もっと美味しい時間
「ふわぁ~。眠い……」
車に乗り込み出発した途端、あくびに襲われた。
出発は6時だったけれど、私が起きた時間は4時。
女の子は、出掛ける準備に時間が掛かるからね……。
昨晩はお風呂にサッと入ると、お肌のお手入れに時間を掛けた。
なんてったって、明日は私にとっては勝負の日。慶太郎さんのご両親に、良い印象を持って貰いたいからね。
体型は一日ではどうにもならないけど、顔の見た目くらいは肌の調子ひとつで変わってくるもんでしょ?
顔をパチパチ叩き化粧水をしっかり染み込ましていると、慶太郎さんがお風呂から出てきた。

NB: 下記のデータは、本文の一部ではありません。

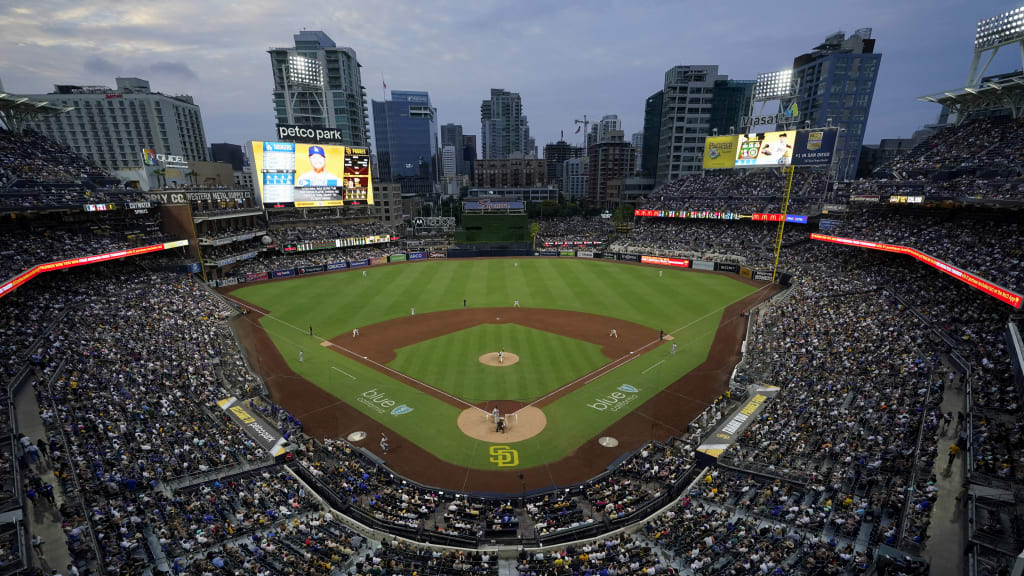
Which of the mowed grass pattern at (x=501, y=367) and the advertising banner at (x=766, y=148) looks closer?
the mowed grass pattern at (x=501, y=367)

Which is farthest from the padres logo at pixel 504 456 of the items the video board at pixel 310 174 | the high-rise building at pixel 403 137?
the high-rise building at pixel 403 137

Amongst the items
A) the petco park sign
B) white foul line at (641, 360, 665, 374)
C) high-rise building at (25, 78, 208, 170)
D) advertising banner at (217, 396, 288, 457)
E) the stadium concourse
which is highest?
high-rise building at (25, 78, 208, 170)

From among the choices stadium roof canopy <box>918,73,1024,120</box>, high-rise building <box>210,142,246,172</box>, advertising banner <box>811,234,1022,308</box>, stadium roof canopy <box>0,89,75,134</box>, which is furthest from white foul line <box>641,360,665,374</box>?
high-rise building <box>210,142,246,172</box>

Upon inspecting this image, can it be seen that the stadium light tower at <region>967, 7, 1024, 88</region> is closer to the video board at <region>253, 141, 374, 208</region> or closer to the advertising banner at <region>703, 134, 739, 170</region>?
the advertising banner at <region>703, 134, 739, 170</region>

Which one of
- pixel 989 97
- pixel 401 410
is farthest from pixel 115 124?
pixel 989 97

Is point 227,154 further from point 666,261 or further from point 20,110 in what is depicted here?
point 666,261

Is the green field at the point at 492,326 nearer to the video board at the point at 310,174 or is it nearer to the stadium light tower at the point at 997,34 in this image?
the video board at the point at 310,174
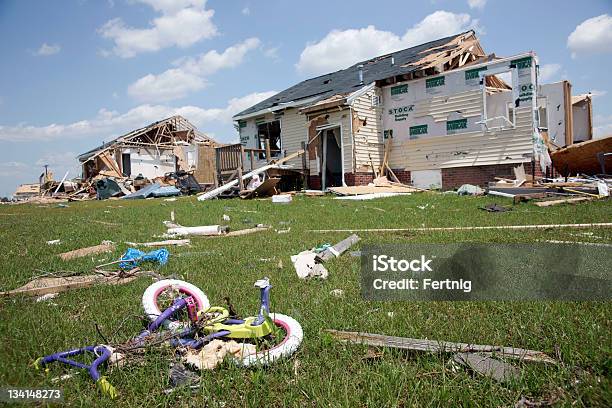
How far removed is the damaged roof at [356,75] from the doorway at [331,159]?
182 cm

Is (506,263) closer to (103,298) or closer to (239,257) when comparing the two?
(239,257)

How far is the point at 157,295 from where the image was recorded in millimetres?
2719

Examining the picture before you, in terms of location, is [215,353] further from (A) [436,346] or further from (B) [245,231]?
(B) [245,231]

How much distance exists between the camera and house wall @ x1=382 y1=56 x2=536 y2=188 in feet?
45.8

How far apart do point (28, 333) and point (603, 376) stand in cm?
320

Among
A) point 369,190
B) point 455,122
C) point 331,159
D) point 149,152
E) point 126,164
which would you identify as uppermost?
point 149,152

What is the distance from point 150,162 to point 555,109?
27.5m

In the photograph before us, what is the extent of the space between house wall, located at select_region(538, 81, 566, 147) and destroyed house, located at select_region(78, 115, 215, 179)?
2215cm

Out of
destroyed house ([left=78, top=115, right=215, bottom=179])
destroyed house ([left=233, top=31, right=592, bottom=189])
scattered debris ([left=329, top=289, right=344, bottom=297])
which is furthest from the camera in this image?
destroyed house ([left=78, top=115, right=215, bottom=179])

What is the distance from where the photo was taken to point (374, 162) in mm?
17594

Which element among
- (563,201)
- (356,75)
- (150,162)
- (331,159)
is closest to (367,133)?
(331,159)

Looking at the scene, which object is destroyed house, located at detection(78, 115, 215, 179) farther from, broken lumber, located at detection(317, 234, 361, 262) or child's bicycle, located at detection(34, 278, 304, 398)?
child's bicycle, located at detection(34, 278, 304, 398)

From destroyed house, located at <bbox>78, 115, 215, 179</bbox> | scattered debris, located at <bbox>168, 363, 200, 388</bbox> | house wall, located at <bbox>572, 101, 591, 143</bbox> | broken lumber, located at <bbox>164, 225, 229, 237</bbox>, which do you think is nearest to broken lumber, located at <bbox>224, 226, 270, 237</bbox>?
broken lumber, located at <bbox>164, 225, 229, 237</bbox>

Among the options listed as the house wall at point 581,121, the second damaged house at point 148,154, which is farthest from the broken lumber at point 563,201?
the second damaged house at point 148,154
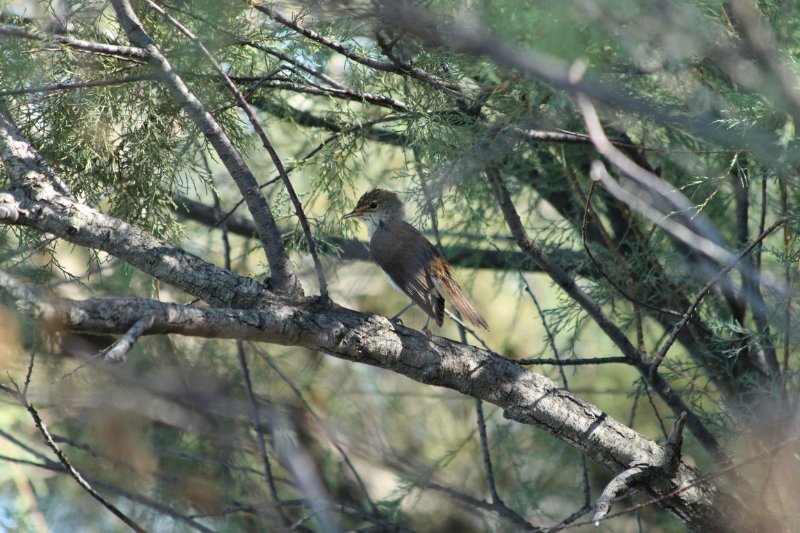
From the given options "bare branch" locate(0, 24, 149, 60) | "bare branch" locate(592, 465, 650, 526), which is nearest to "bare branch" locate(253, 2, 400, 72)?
"bare branch" locate(0, 24, 149, 60)

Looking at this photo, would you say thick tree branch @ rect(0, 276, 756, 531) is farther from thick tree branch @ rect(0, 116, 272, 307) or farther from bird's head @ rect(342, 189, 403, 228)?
bird's head @ rect(342, 189, 403, 228)

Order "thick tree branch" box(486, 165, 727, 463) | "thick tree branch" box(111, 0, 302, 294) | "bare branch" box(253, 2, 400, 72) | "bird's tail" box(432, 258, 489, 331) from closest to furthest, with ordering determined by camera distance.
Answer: "thick tree branch" box(111, 0, 302, 294)
"bare branch" box(253, 2, 400, 72)
"thick tree branch" box(486, 165, 727, 463)
"bird's tail" box(432, 258, 489, 331)

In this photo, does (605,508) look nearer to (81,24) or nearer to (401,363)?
(401,363)

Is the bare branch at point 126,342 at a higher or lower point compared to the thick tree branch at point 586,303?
lower

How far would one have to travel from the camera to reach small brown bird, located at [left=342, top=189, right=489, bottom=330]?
4082 millimetres

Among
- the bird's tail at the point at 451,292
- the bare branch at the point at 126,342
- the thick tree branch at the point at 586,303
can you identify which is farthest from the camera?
the bird's tail at the point at 451,292

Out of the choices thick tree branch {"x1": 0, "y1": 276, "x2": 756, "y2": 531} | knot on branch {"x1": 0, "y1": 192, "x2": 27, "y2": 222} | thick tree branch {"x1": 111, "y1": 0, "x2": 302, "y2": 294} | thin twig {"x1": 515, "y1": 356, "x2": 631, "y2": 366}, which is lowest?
thick tree branch {"x1": 0, "y1": 276, "x2": 756, "y2": 531}

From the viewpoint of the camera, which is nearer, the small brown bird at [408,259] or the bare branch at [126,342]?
the bare branch at [126,342]

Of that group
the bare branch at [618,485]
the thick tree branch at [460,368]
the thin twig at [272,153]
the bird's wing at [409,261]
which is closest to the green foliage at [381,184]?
the thin twig at [272,153]

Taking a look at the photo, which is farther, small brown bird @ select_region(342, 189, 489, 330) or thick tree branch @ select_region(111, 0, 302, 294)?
small brown bird @ select_region(342, 189, 489, 330)

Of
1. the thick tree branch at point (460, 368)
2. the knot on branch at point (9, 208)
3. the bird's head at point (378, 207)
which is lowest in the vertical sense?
the thick tree branch at point (460, 368)

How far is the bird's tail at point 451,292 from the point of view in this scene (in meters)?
3.99

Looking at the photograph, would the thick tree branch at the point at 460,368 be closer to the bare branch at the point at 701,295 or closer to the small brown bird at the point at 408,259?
the bare branch at the point at 701,295

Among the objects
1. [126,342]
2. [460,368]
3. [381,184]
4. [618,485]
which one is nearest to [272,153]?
[126,342]
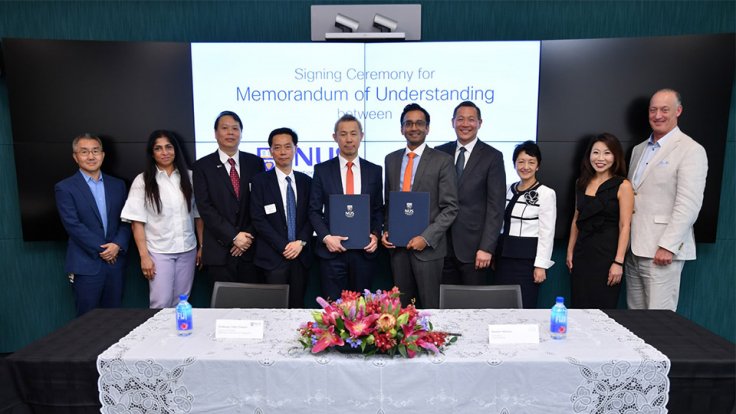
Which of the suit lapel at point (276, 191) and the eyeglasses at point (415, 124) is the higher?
the eyeglasses at point (415, 124)

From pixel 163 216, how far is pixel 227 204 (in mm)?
482

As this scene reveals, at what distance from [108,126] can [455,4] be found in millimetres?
2988

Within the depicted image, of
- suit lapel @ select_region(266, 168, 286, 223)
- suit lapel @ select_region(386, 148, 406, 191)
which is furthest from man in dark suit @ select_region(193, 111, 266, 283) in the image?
suit lapel @ select_region(386, 148, 406, 191)

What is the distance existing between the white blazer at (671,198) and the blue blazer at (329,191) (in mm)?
1810

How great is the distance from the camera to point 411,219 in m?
2.91

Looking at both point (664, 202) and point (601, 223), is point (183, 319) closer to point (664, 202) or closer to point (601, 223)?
point (601, 223)

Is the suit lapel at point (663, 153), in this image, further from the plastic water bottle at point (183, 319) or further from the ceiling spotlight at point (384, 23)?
the plastic water bottle at point (183, 319)

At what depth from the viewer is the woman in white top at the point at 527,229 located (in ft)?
9.62

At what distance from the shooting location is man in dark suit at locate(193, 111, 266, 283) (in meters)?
3.06

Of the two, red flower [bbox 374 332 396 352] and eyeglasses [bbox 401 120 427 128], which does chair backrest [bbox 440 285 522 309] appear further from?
eyeglasses [bbox 401 120 427 128]

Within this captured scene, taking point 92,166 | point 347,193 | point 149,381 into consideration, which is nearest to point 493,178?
point 347,193

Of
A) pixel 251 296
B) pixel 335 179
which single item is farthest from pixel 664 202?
pixel 251 296

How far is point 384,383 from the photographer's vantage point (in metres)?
1.57

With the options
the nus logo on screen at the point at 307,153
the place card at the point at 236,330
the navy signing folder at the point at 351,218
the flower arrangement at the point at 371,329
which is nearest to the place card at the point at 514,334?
the flower arrangement at the point at 371,329
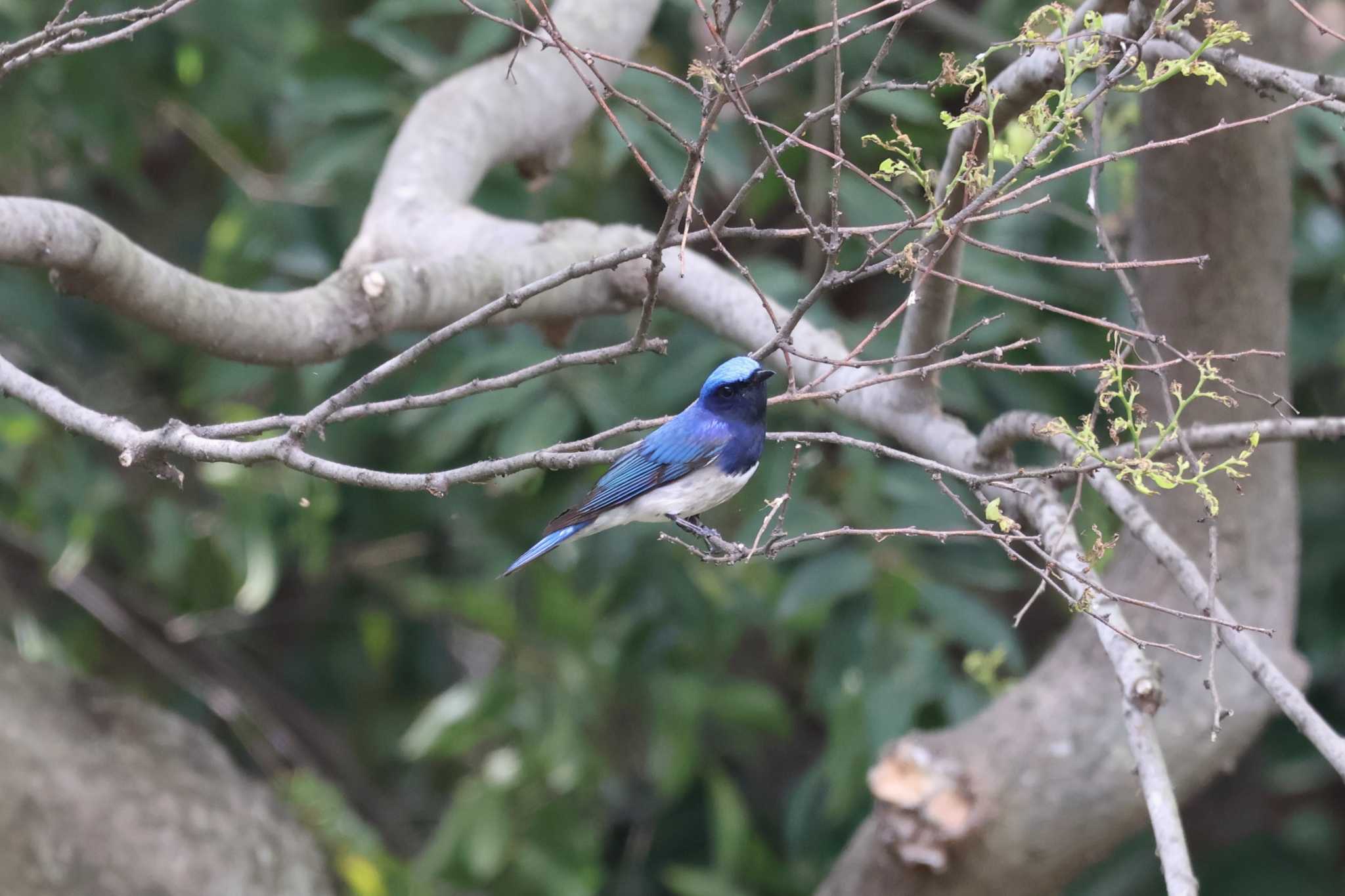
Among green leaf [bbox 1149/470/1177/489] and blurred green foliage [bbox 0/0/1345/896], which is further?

「何、まだ頑張ってるの? 今更何したって、変わらないだろ」
「そんなことないっ。ちょっとでもキレイになりたいのが、女心なの」
「今のままでも、十分キレイで可愛いじゃないか」
そう言うと、下半身にバスタオルを巻いただけの姿で、私を後ろから抱きしめた。
薄手のキャミソール越しから伝わる熱に、冷めかけた身体が火照りはじめる。
「百花、ドキドキしてる」
首筋に唇を這わせると、手を胸元へと滑らした。
「ダメっ!!」
キャミソールの隙間から差し入れようとした指を、間一髪で阻止する。
「今晩はダメ。また寝不足になると困るから……。明日は早起きしないといけないし」
クルッと身体を反転させると、慶太郎さんの唇にキスをする。
「今日は、これで許してね」
「しょうがないな」
クスっと笑い私を抱きしめると、もう一度唇を重ねた。